Die nur 316 Zuschauer waren am Ende froh über den relative hohen Sieg ihrer Black Dragons, den die Rostocker zeigten ein mutiges, offensives Spiel, nur leider, im Gegensatz und Erfurtern, ineffizientes Spiel. Gosdeck (5.), Vazan (10.), Creutzburg (17.) und Maaßen (19.) trafen für die schwarzen Drachen im ersten Drittel, für die Piranhas dagegen nur Ratajcyk (11.) zum zwischenzeitlichen 1:2. Das zweite Drittel begann mit dem schnellen 5:1 durch Vazan (22.). Koopman (30.) konnte zwar die Gäste um ein Tor zum 2:5 heranbringen aber bereits zwei Minuten später erhöhte Gosdeck (33.) auf 6:2. Im letzten Drittel verwalteten dann die Erfurter das Spiel und da die Rostocker sich auch nicht besonders geschickt anstellten, fielen nur noch zwei Tore, auf jeder Seite eines. Einmal traf für die Thüringer Kämmerer (44.) zum 7:2 und Bezouska für die Ostseestädter in der 52. Minute zum 3:7.

Crocodiles Hamburg – Harzer Falken 7:4 (1:2, 4:1, 2:1)

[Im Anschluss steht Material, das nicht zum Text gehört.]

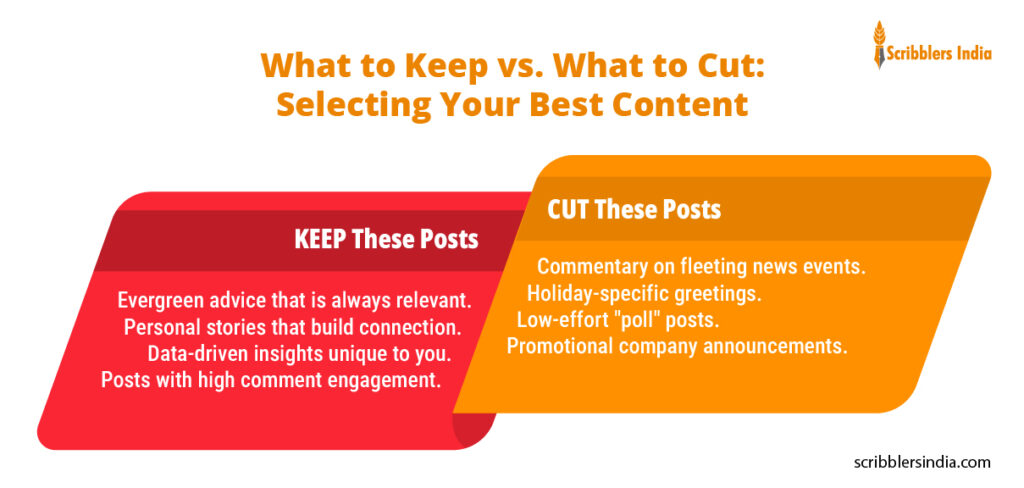 Scribblers India

What to Keep vs. What to Cut: Selecting Your Best Content

KEEP These Posts

Evergreen advice that is always relevant.
Personal stories that build connection.
Data-driven insights unique to you.
Posts with high comment engagement.

CUT These Posts

Commentary on fleeting news events.
Holiday-specific greetings.
Low-effort "poll" posts.
Promotional company announcements.

scribblersindia.com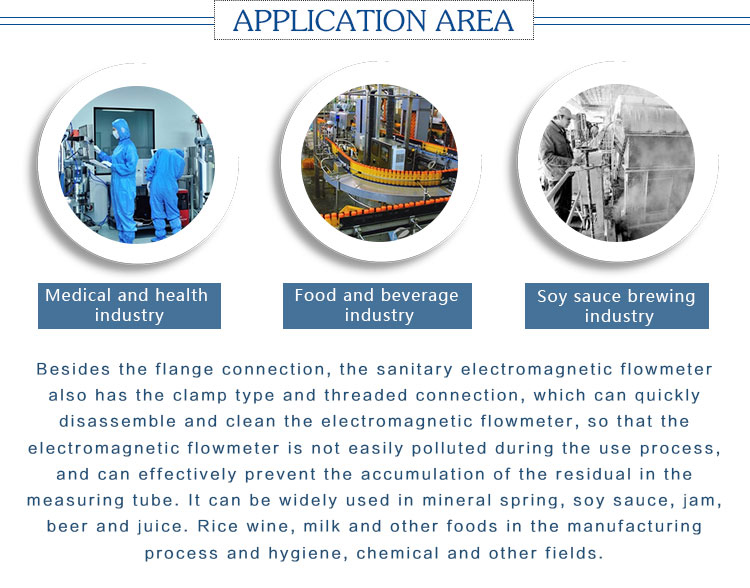 APPLICATION AREA

Medical and health industry

Food and beverage industry

Soy sauce brewing industry

Besides the flange connection, the sanitary electromagnetic flowmeter also has the clamp type and threaded connection, which can quickly disassemble and clean the electromagnetic flowmeter, so that the electromagnetic flowmeter is not easily polluted during the use process, and can effectively prevent the accumulation of the residual in the measuring tube. It can be widely used in mineral spring, soy sauce, jam, beer and juice. Rice wine, milk and other foods in the manufacturing process and hygiene, chemical and other fields.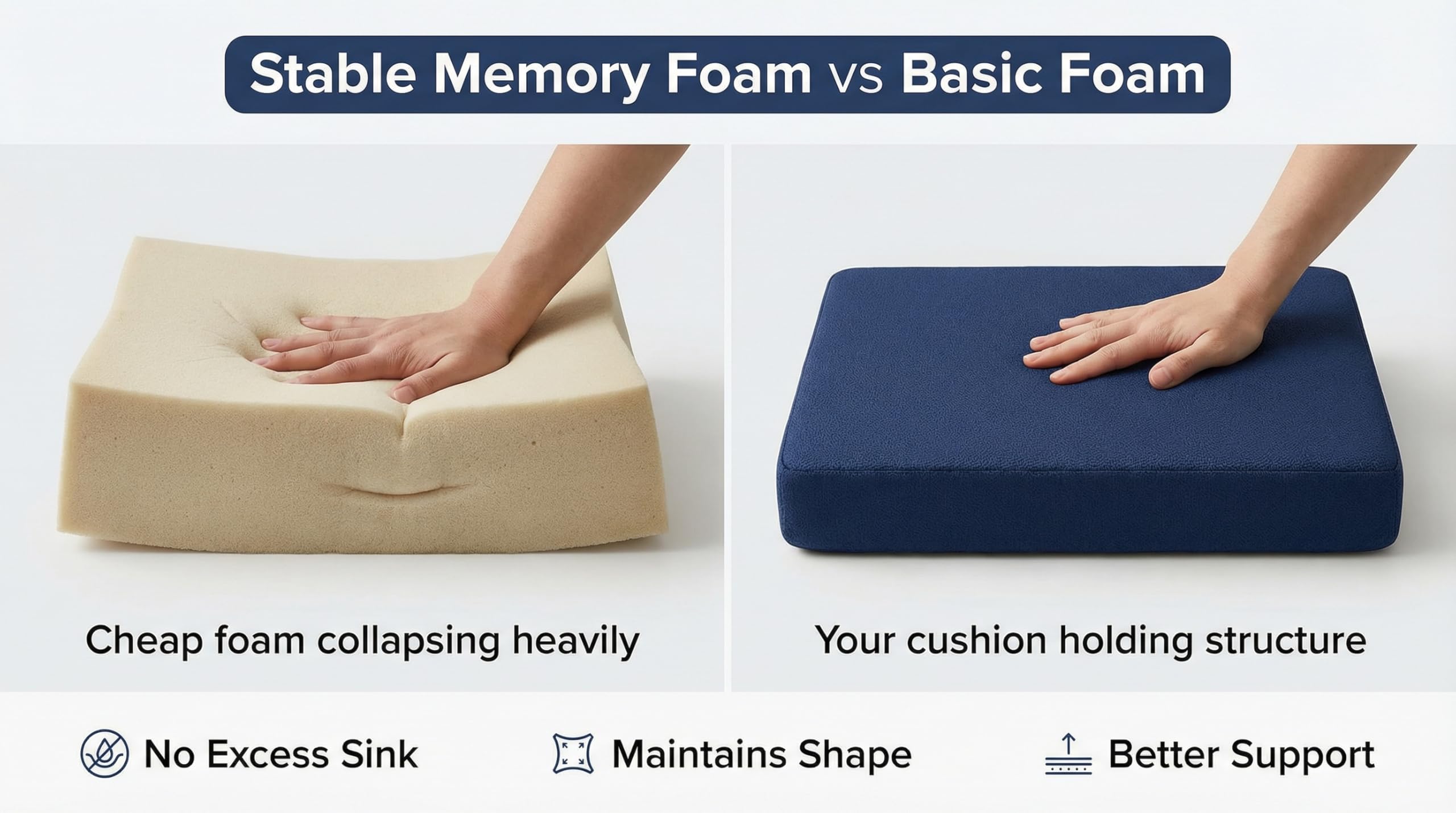 Stable Memory Foam vs Basic Foam

Cheap foam collapsing heavily

Your cushion holding structure

No Excess Sink

Maintains Shape

Better Support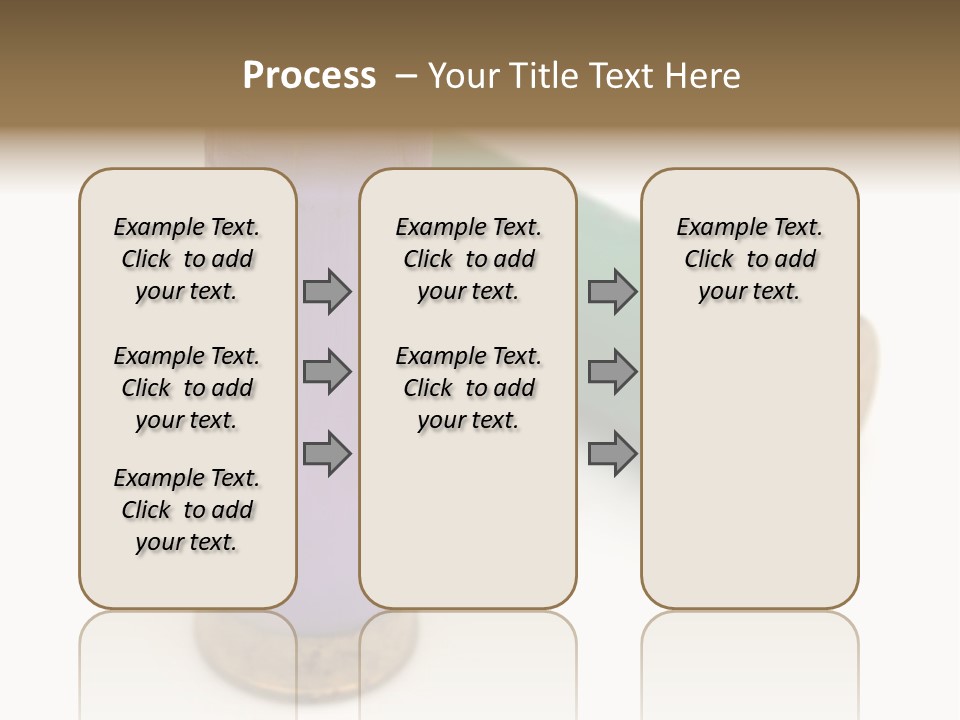 Process – Your Title Text Here

Example Text. Click to add your text.

Example Text. Click to add your text.

Example Text. Click to add your text.

Example Text. Click to add your text.

Example Text. Click to add your text.

Example Text. Click to add your text.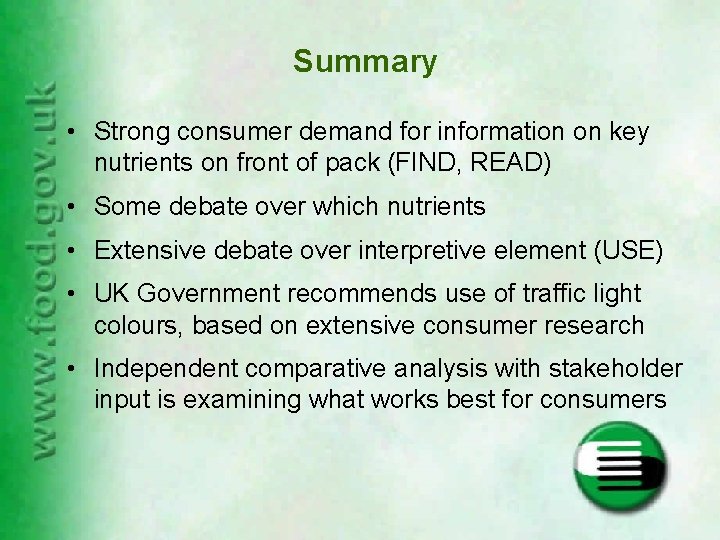 www.food.gov.uk

Summary

• Strong consumer demand for information on key nutrients on front of pack (FIND, READ)

• Some debate over which nutrients

• Extensive debate over interpretive element (USE)

• UK Government recommends use of traffic light colours, based on extensive consumer research

• Independent comparative analysis with stakeholder input is examining what works best for consumers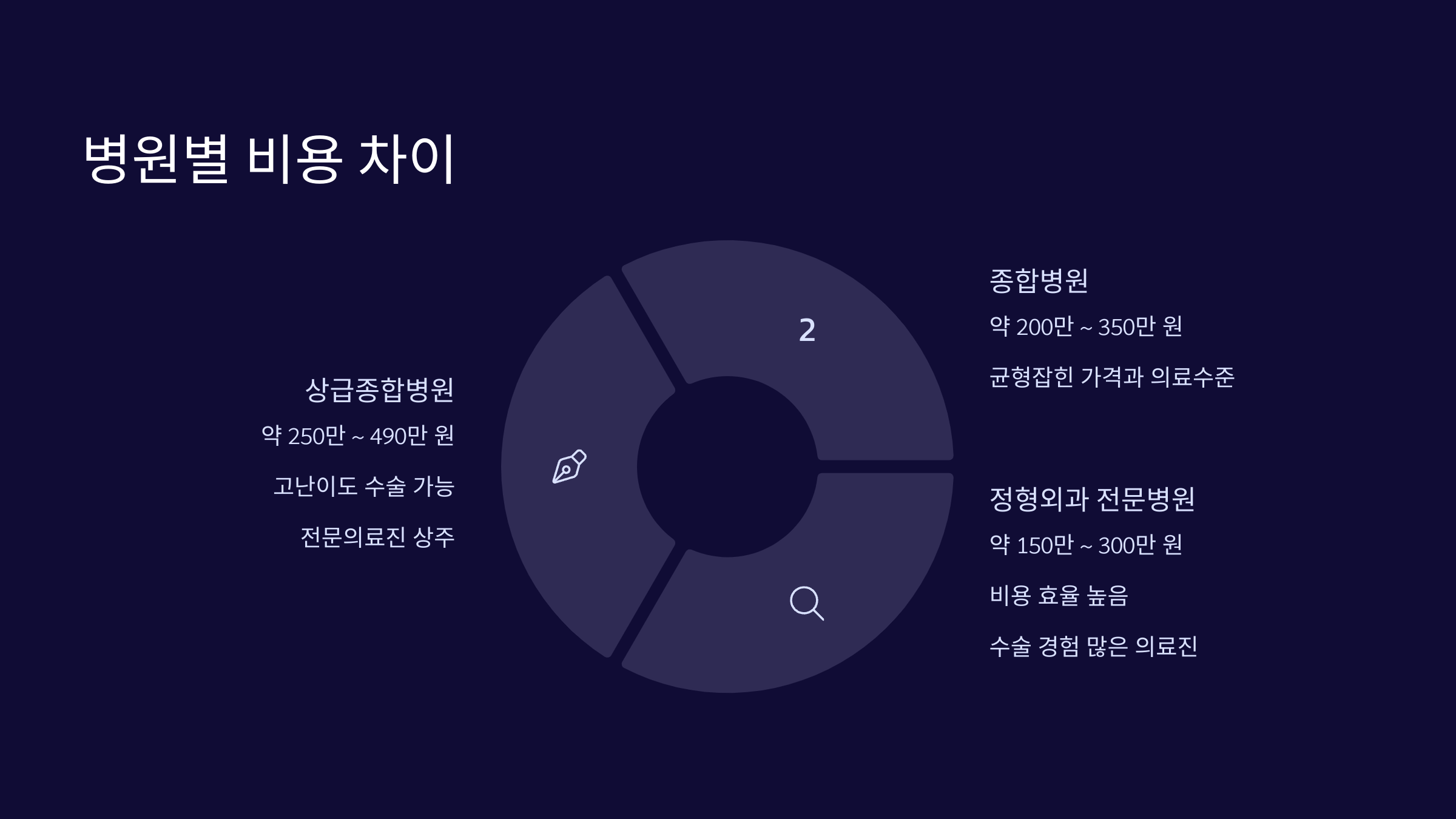 병원별 비용 차이

상급종합병원

약 250만 ~ 490만 원

고난이도 수술 가능

전문의료진 상주

2

종합병원

약 200만 ~ 350만 원

균형잡힌 가격과 의료수준

정형외과 전문병원

약 150만 ~ 300만 원

비용 효율 높음

수술 경험 많은 의료진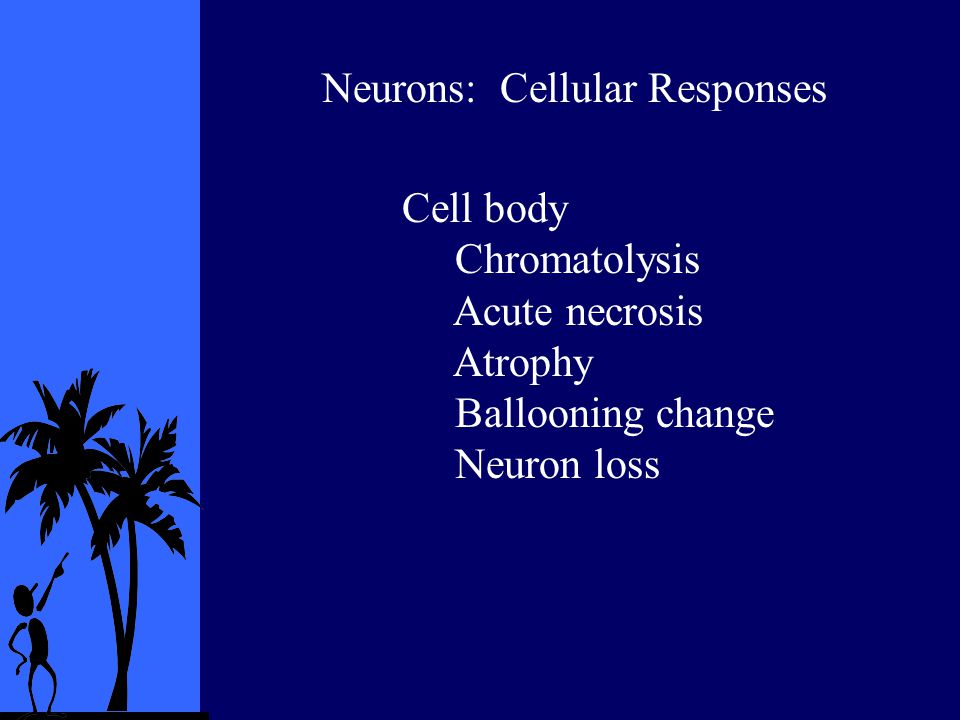 Neurons:  Cellular Responses

Cell body
Chromatolysis
Acute necrosis
Atrophy
Ballooning change
Neuron loss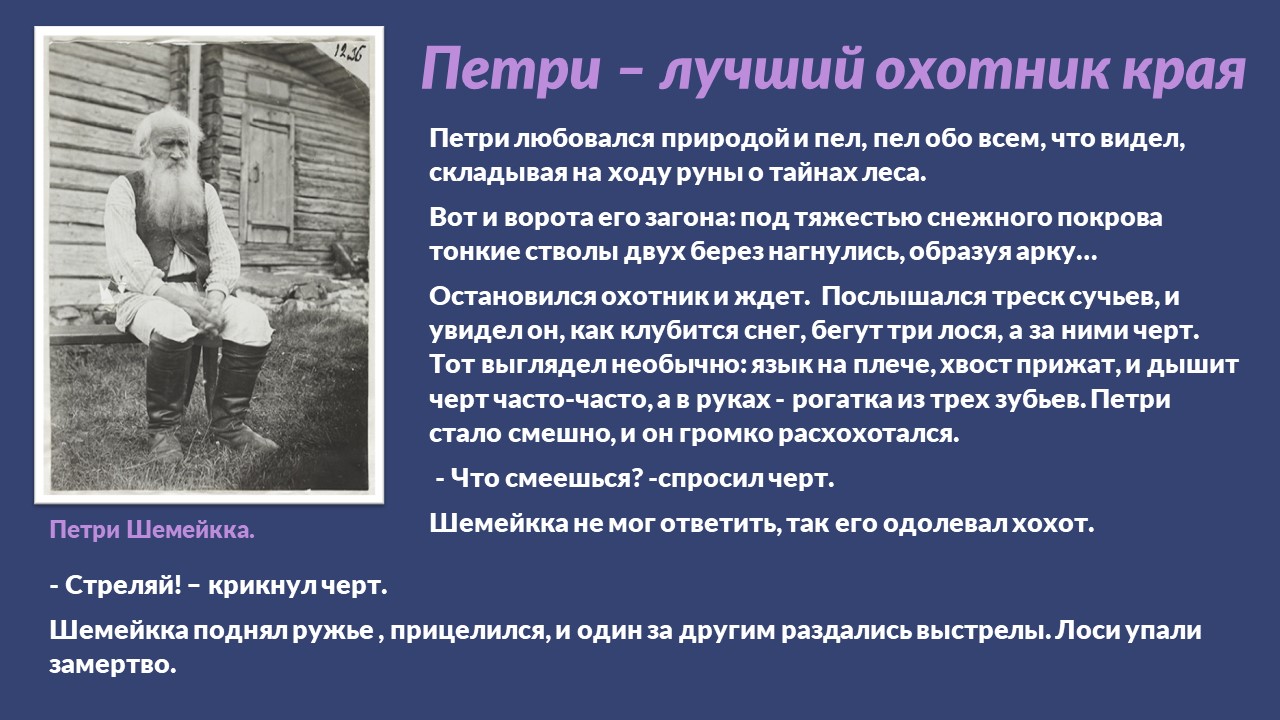 12.26

Петри – лучший охотник края

Петри любовался природой и пел, пел обо всем, что видел, складывая на ходу руны о тайнах леса.

Вот и ворота его загона: под тяжестью снежного покрова тонкие стволы двух берез нагнулись, образуя арку…

Остановился охотник и ждет. Послышался треск сучьев, и увидел он, как клубится снег, бегут три лося, а за ними черт. Тот выглядел необычно: язык на плече, хвост прижат, и дышит черт часто-часто, а в руках - рогатка из трех зубьев. Петри стало смешно, и он громко расхохотался.

- Что смеешься? -спросил черт.

Шемейкка не мог ответить, так его одолевал хохот.

Петри Шемейкка.

- Стреляй! – крикнул черт.

Шемейкка поднял ружье , прицелился, и один за другим раздались выстрелы. Лоси упали замертво.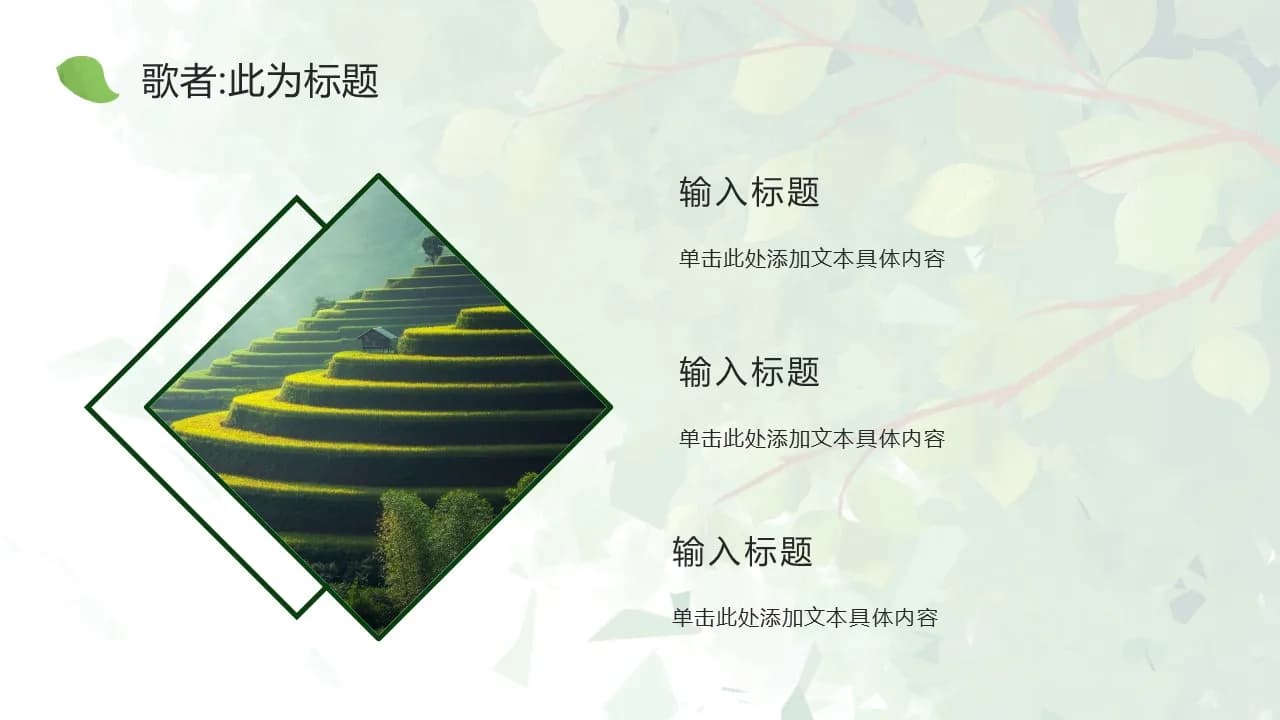 歌者:此为标题

输入标题

单击此处添加文本具体内容

输入标题

单击此处添加文本具体内容

输入标题

单击此处添加文本具体内容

1353 Zuschauer wollten das Spiel sehen und sie sahen eine engagierte Leistung ihrer Crocodiles, die auch ein 1:2 nach 13 Spielminuten  (Tore Crocodiles: Calovi 7.; Falken: Krüger 8., Schmid 13.) nicht aus der Spur warf. Das zweite Drittel begann mit einer Offensive der Hamburger, dem die Harzer ncihts entgegen setzen konnten. Zimmer (22.), Gerartz (25.) und Zuralev (26.) drehten das Ergebnis auf ein 4:2, aber noch hatten sich die Gäste nicht aufgegeben. Krüger verkürzte in der 30. Minute auf 3:4 und die Zuschauer mussten fünf bange Minuten überstehen, bis Martens (36.) die Vorentscheidung zum 5:3 erzielte. Stambolidis (42.) startete die letzten zwanzig Minuten mit seinem 6:3, dem Prüßner in der 53. Minute sogar noch das 7:3 folgen ließ. Lediglich noch interessant für die Statistiker war das Tor zum Endstand 4:7 von Herklotz.